Following the Equator, Part 6 eBook

This eBook from the Gutenberg Project consists of approximately 112 pages of information about Following the Equator, Part 6.

Following the Equator, Part 6 eBook

This eBook from the Gutenberg Project consists of approximately 112 pages of information about Following the Equator, Part 6.

We traveled up hill by the regular train five miles to the summit, then changed to a little canvas-canopied hand-car for the 35-mile descent.  It was the size of a sleigh, it had six seats and was so low that it seemed to rest on the ground.  It had no engine or other propelling power, and needed none to help it fly down those steep inclines.  It only needed a strong brake, to modify its flight, and it had that.  There was a story of a disastrous trip made down the mountain once in this little car by the Lieutenant-Governor of Bengal, when the car jumped the track and threw its passengers over a precipice.  It was not true, but the story had value for me, for it made me nervous, and nervousness wakes a person up and makes him alive and alert, and heightens the thrill of a new and doubtful experience.  The car could really jump the track, of course; a pebble on the track, placed there by either accident or malice, at a sharp curve where one might strike it before the eye could discover it, could derail the car and fling it down into India; and the fact that the lieutenant-governor had escaped was no proof that I would have the same luck.  And standing there, looking down upon the Indian Empire from the airy altitude of 7,000 feet, it seemed unpleasantly far, dangerously far, to be flung from a handcar.

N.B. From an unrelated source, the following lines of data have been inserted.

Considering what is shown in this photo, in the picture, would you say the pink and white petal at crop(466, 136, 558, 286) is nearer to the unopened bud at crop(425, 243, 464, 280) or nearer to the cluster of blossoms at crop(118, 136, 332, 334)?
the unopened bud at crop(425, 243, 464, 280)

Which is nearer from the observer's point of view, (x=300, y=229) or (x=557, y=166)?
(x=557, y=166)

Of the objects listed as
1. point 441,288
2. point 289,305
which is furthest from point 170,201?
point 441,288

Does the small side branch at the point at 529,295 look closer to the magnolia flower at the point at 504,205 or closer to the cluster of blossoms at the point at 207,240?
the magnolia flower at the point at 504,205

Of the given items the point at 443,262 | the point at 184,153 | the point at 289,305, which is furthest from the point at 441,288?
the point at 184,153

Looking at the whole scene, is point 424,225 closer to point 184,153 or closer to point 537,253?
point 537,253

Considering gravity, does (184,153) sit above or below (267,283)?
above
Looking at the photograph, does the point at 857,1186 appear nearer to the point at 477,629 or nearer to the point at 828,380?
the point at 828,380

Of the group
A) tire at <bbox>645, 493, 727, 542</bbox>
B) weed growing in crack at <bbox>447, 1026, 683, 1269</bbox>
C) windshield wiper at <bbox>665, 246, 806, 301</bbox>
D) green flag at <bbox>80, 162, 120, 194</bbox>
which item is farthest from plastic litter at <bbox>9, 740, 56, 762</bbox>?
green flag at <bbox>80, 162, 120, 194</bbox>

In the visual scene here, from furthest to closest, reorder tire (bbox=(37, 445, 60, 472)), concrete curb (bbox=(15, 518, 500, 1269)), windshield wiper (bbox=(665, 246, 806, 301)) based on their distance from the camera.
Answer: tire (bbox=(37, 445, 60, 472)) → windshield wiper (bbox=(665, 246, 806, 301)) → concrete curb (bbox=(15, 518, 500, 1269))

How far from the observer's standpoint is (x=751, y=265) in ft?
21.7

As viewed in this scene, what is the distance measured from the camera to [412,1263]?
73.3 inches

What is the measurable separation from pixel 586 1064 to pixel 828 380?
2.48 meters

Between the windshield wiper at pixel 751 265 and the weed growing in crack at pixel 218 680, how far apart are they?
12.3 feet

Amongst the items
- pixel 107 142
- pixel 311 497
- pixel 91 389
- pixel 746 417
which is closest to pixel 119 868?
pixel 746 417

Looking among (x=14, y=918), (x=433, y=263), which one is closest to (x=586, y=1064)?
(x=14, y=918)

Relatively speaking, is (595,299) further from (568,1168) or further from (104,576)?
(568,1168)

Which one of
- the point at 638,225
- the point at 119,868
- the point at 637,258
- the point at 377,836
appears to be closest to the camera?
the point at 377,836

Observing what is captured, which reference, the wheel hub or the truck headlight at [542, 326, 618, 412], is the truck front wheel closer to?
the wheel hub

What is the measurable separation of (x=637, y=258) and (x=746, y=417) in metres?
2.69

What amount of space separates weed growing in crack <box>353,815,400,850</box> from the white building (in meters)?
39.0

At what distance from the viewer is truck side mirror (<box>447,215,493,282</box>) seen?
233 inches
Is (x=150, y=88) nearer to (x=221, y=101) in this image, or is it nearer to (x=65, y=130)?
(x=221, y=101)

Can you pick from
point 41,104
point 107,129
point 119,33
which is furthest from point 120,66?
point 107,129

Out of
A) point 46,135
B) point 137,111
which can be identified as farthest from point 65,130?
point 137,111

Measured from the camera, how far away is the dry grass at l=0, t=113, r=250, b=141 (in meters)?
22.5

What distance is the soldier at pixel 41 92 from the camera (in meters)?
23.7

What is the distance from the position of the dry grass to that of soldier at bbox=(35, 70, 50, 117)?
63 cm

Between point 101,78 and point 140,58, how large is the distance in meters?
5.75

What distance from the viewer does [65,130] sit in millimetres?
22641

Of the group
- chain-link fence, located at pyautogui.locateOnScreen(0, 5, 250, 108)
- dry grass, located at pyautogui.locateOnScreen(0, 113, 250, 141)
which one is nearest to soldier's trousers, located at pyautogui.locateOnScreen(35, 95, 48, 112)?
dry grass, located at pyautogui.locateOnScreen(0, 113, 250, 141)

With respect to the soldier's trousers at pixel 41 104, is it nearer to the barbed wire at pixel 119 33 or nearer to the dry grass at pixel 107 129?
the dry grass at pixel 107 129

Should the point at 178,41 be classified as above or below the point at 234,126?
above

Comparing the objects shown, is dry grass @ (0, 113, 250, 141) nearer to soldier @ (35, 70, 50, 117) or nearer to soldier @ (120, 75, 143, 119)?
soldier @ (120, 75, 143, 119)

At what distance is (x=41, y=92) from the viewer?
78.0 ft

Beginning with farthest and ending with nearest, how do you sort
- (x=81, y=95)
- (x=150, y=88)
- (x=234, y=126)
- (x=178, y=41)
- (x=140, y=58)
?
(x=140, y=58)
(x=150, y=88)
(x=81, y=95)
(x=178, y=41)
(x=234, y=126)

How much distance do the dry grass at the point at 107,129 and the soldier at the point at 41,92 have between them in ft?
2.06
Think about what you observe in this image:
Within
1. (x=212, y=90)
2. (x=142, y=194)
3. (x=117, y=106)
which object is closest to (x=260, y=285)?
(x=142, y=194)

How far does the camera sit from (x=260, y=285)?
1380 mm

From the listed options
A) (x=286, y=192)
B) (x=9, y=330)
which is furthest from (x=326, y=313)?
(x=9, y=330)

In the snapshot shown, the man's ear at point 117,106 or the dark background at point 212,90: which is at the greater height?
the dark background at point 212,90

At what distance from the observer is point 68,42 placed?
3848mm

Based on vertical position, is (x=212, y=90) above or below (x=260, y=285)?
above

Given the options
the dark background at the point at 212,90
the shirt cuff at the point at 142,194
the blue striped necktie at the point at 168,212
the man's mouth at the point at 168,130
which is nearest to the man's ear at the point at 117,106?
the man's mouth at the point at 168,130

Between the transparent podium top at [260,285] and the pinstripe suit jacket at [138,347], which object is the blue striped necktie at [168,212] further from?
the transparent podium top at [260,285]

But after all, there was but small danger-for me.  What there was, was for Mr. Pugh, inspector of a division of the Indian police, in whose company and protection we had come from Calcutta.  He had seen long service as an artillery officer, was less nervous than I was, and so he was to go ahead of us in a pilot hand-car, with a Ghurka and another native; and the plan was that when we should see his car jump over a precipice we must put on our break [sp.] and send for another pilot.  It was a good arrangement.  Also Mr. Barnard, chief engineer of the mountain-division of the road, was to take personal charge of our car, and he had been down the mountain in it many a time.

Everything looked safe.  Indeed, there was but one questionable detail left:  the regular train was to follow us as soon as we should start, and it might run over us.  Privately, I thought it would.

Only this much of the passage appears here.